Problem to work on -
Your answer should consist of the lines in the following data that contain "cape".

Data extract -
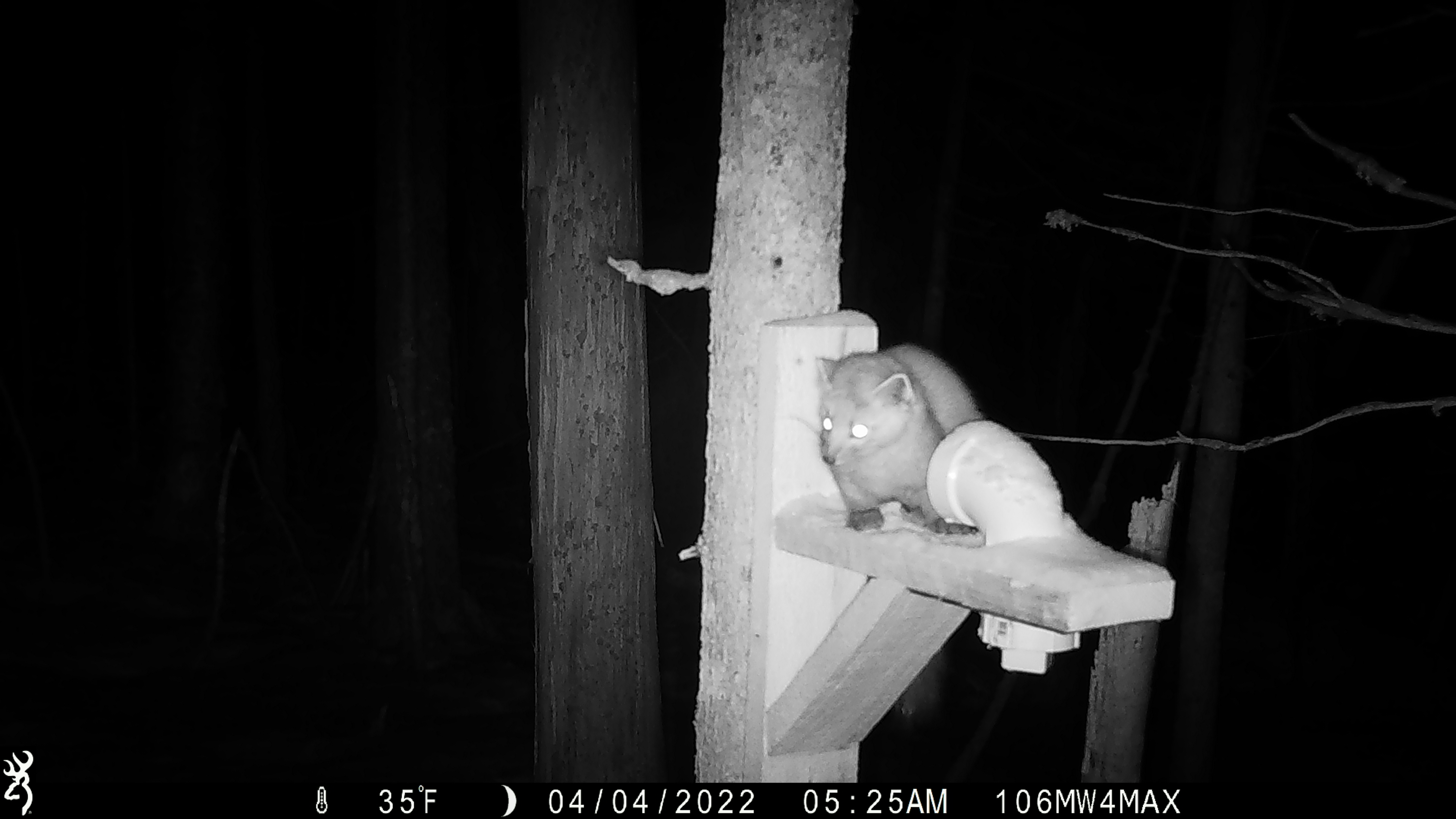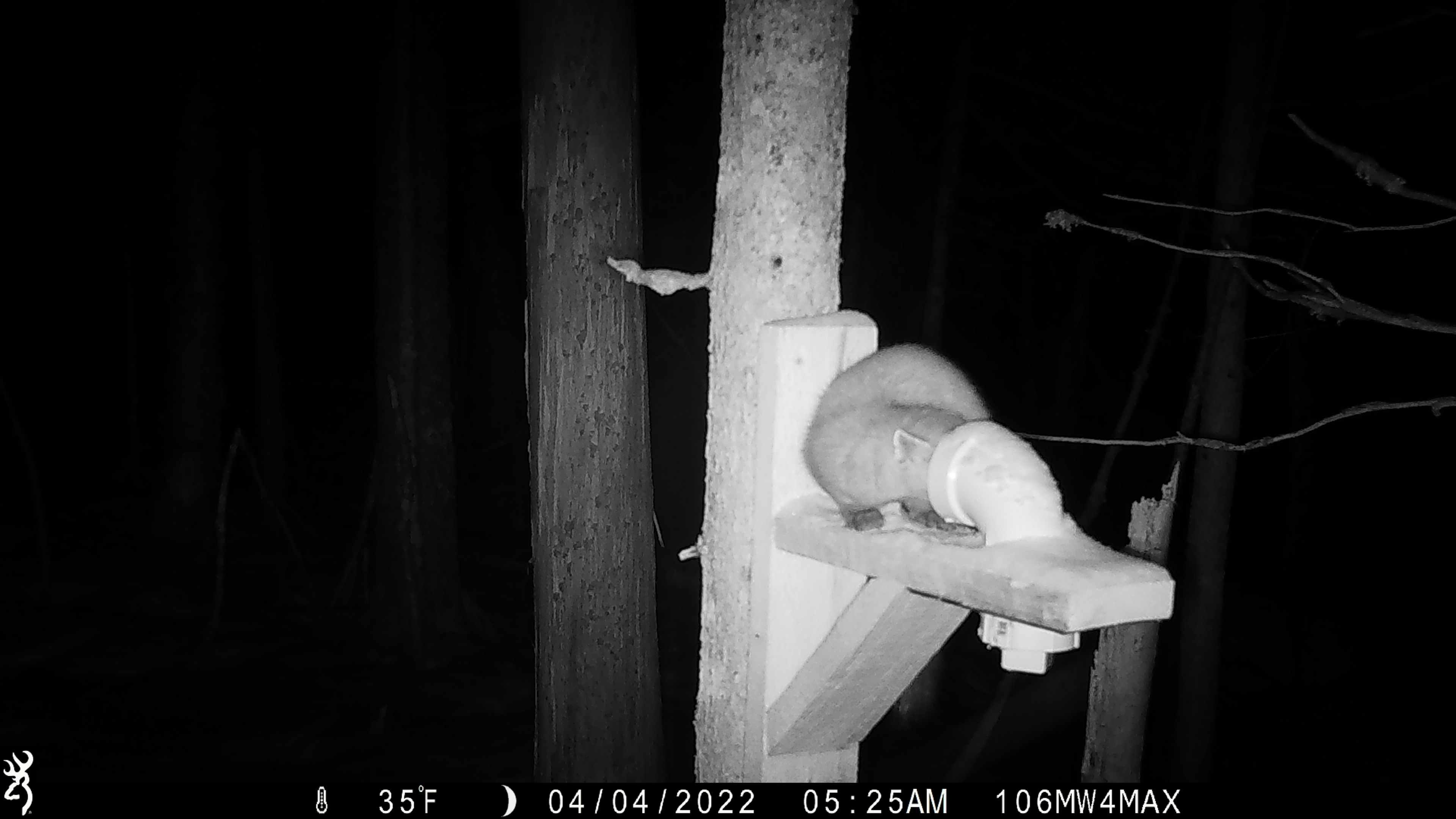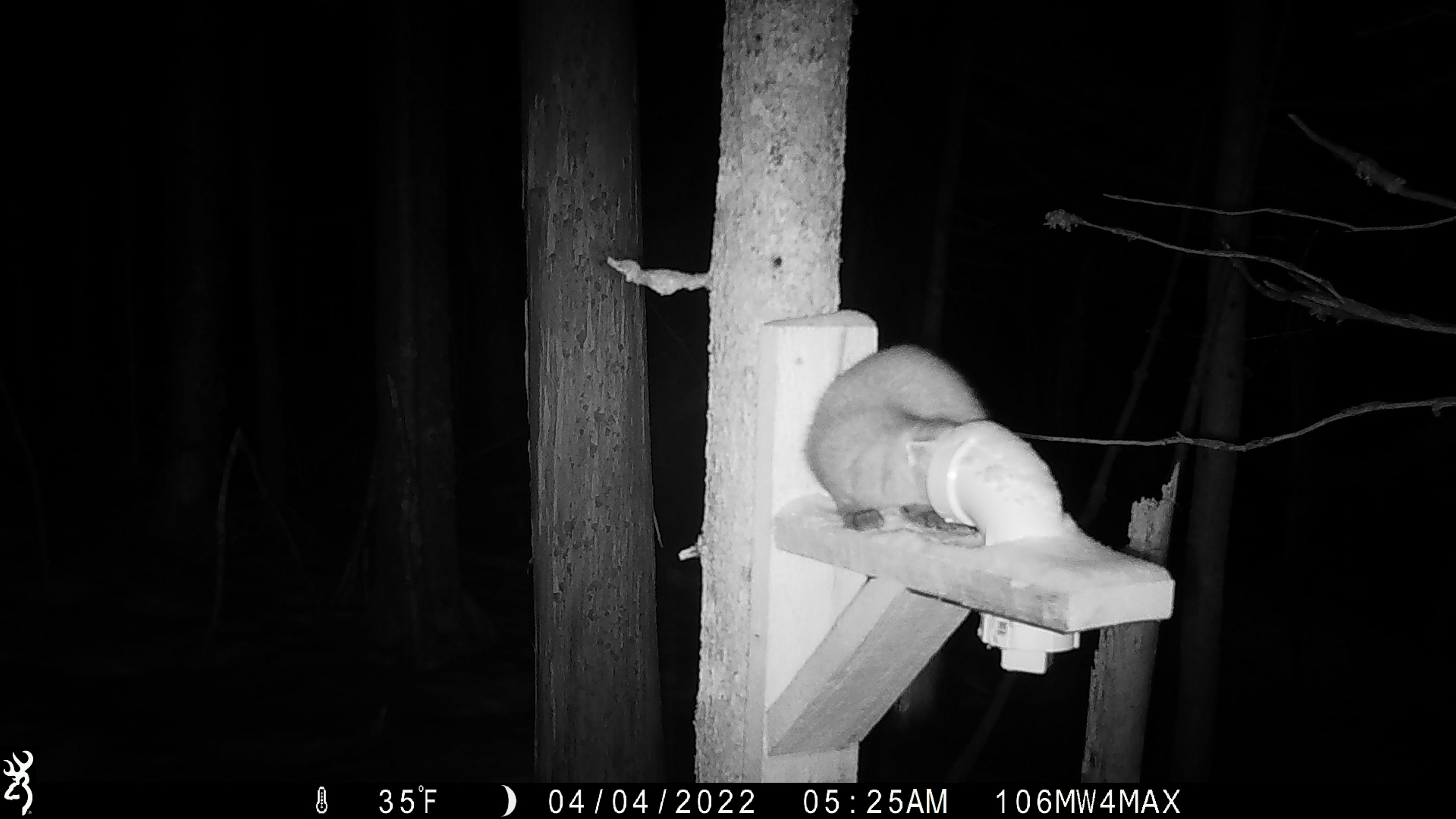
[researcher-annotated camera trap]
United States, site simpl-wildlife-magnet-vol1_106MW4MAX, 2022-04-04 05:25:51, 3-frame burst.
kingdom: Animalia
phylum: Chordata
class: Mammalia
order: Carnivora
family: Mustelidae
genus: Martes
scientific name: Martes americana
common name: american marten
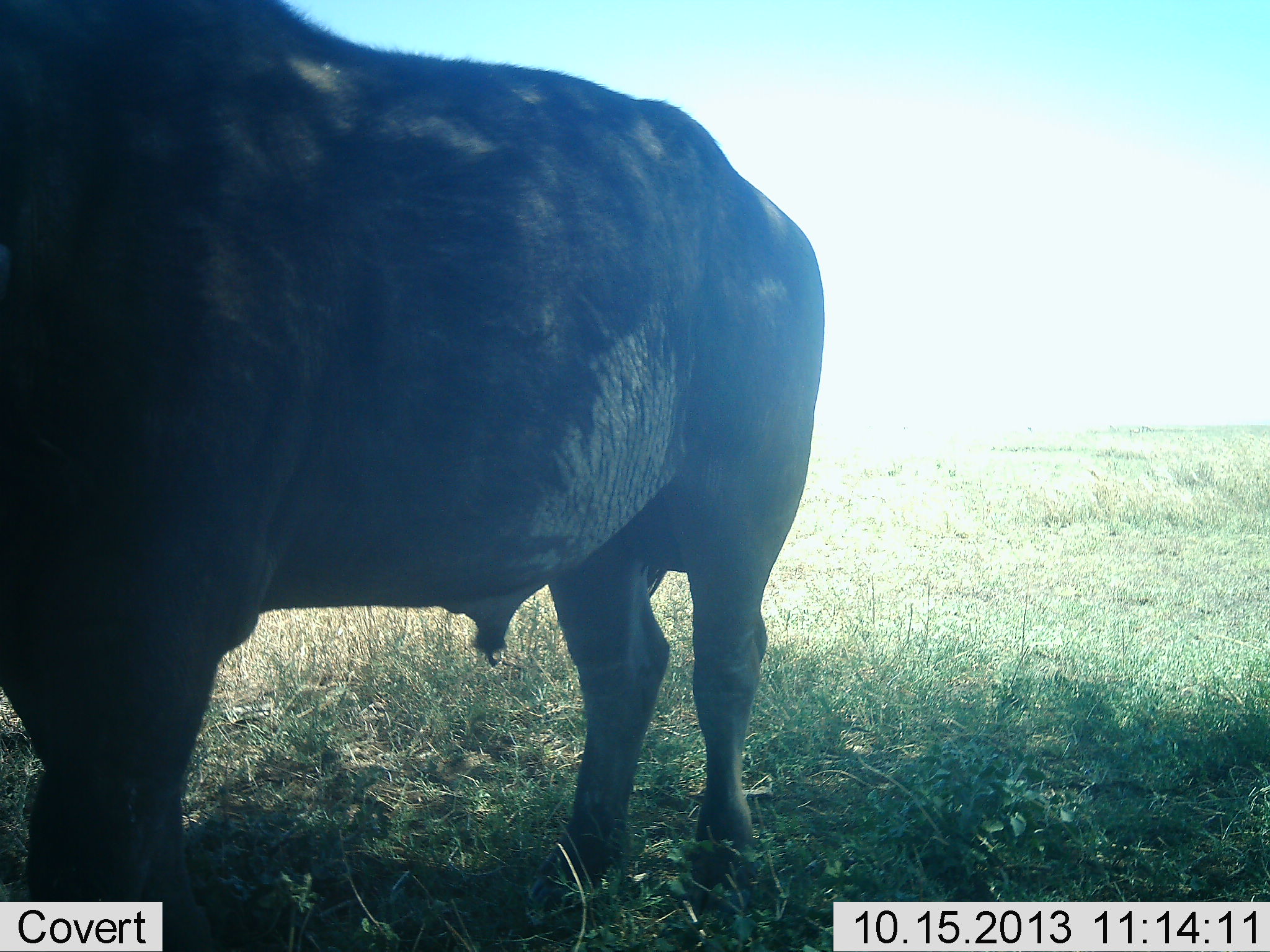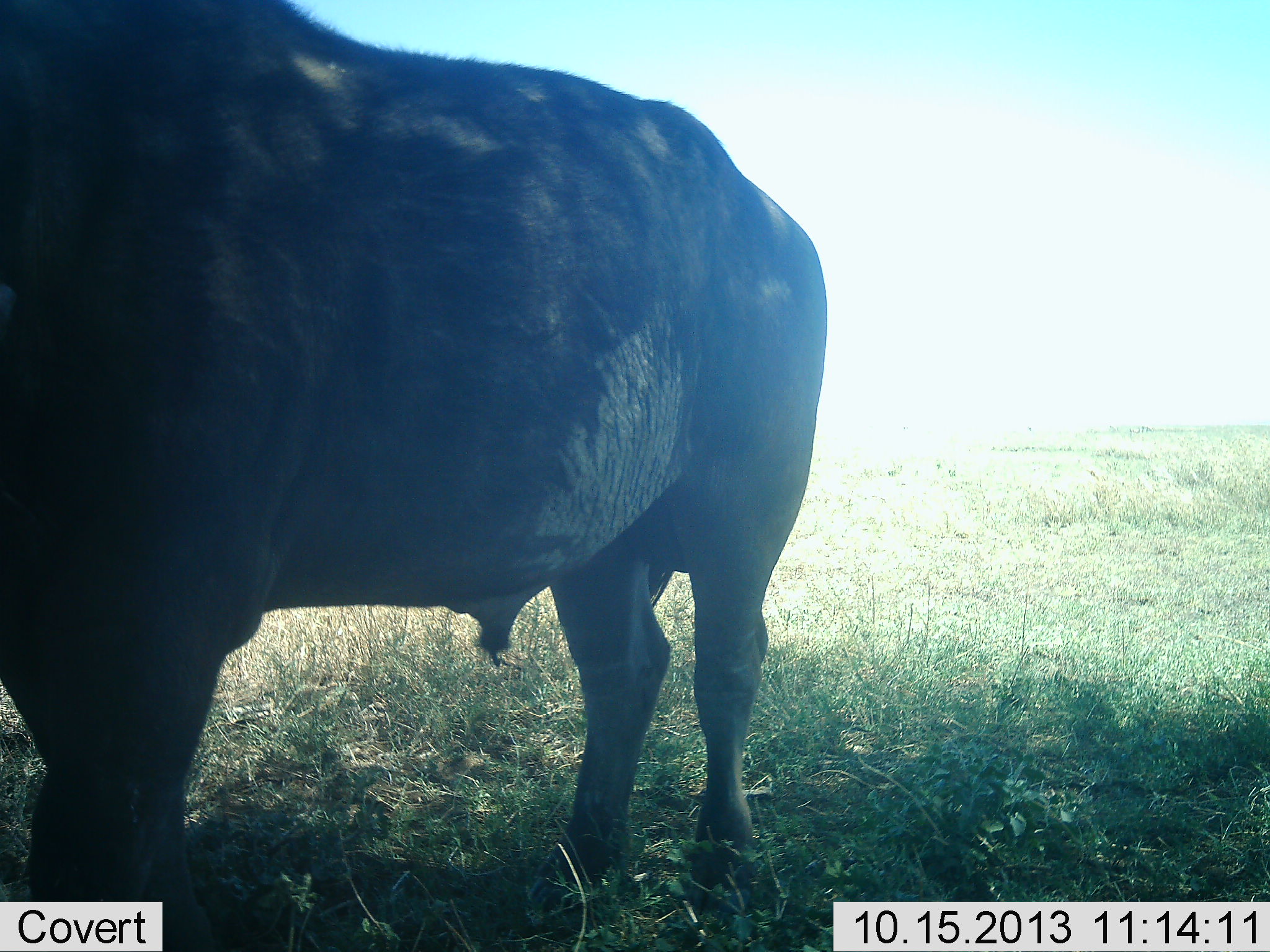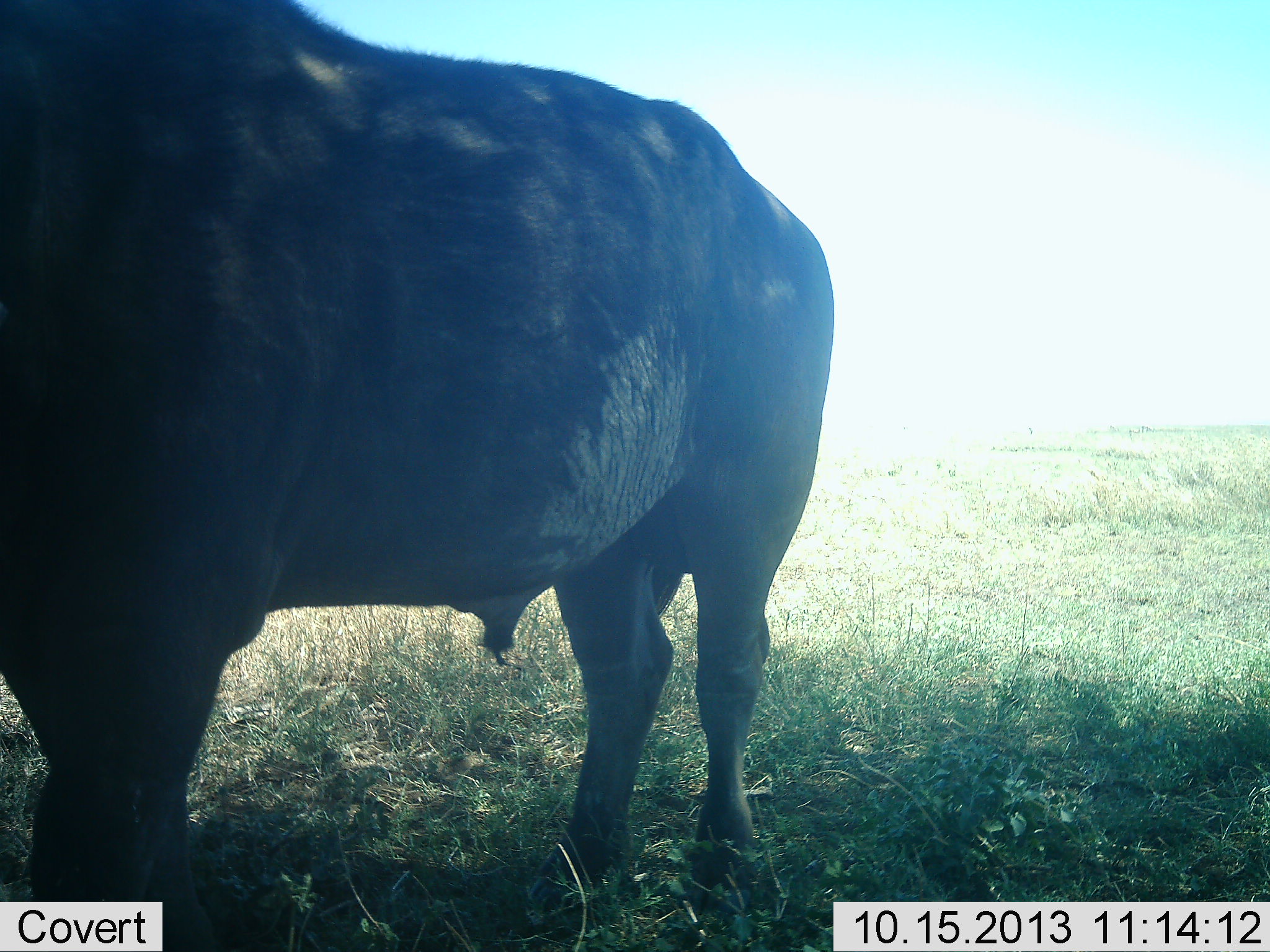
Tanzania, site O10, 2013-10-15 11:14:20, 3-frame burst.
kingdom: Animalia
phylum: Chordata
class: Mammalia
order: Artiodactyla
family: Bovidae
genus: Syncerus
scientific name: Syncerus caffer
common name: cape buffalo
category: buffalo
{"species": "buffalo (cape buffalo) (Syncerus caffer)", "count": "1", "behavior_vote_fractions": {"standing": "100%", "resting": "4%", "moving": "0%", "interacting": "0%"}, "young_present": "0%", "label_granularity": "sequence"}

Exercise answer -
common name: cape buffalo
{"species": "buffalo (cape buffalo) (Syncerus caffer)", "count": "1", "behavior_vote_fractions": {"standing": "100%", "resting": "4%", "moving": "0%", "interacting": "0%"}, "young_present": "0%", "label_granularity": "sequence"}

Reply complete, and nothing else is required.